> _Exercises_:
1. In the piece on creating intentional time with God, swap "collage art" for "scrapbook art" throughout the passage starting at "Angela’s collage art" and ending at "season of conferencing.".
2. According to the piece on creating intentional time with God, how many conferences did the writer attend between May 28 and June 14?

> _Text under study_:
+ + + + + + +

Creating Intentional Time with God

Angela’s collage art in her diary.

Maybe it’s collage art or perhaps it’s junk journaling— but surely it’s Angela’s story from her 2025 season of conferencing.
Photo by Angela

In the July 4, 2025, Heart Matters email newsletter, the Scriptio-Visio Divina Blend offered readers an invitation to collage as a creative rest. The invitation included taking 5-10 minutes to gather stuff. Old newspapers. Bottle caps. Receipts. Magazine pages. Flower petals, whatever is around. I didn’t have any of that stuff. I had stickers, conference programs, a few boarding passes, quotes, receipts, and clothes tags lying in a pile. A pile of memorial stones to remind me of God’s faithfulness, miracles, and the places the Lord allowed me to go, and the people the Lord invited me to meet. From May 28 to June 14, I attended four conferences. And I was excited and exhausted. I experienced divine intervention.

I planned it like this:

  • Saturday afternoon, I would arrive at the University of Notre Dame in Indianapolis to present a paper on Sunday at 8 a.m.

  • Monday evening, I would return home, pack, and sleep.

  • Tuesday morning, I would wake and drive to Cape May, NJ, for a 2 p.m. presentation. It’s a four-and-a-half-hour drive and was easier than navigating airports and car rentals.

  • Thursday afternoon, I would return home, pack, and then take a Lyft to the airport in Minneapolis with my husband.

For context, I’d already returned home from Niagara Falls, New York, before unpacking and repacking for Indianapolis. I rested well at this conference. A two-hour prayer nap. A walk to the falls, twice admiring God’s beauty. How wonderful to be along, walking in God’s presence, focused on his footprints in my life. I feasted on lectures and workshops about spiritual direction. Six days before the next conference, I closed my booking calendar, slept late, exercised, and lingered in God’s presence, sometimes doing nothing. (Doing nothing is the spiritual practice I love deeply. And it’s not all that easy to let go, stop thinking, planning, and organizing. Always doing.)

+ + + + + + +

> _Data section_:

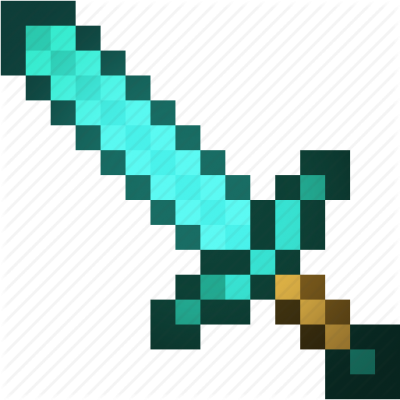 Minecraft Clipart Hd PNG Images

+ + + + + + +

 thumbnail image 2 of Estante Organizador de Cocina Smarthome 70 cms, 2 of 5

+ + + + + + +

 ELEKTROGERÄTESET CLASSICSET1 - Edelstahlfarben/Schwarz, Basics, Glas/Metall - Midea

+ + + + + + +

> _Answer set_:
1.
Angela’s scrapbook art in her diary.

Maybe it’s scrapbook art or perhaps it’s junk journaling— but surely it’s Angela’s story from her 2025 season of conferencing.

2. Four conferences.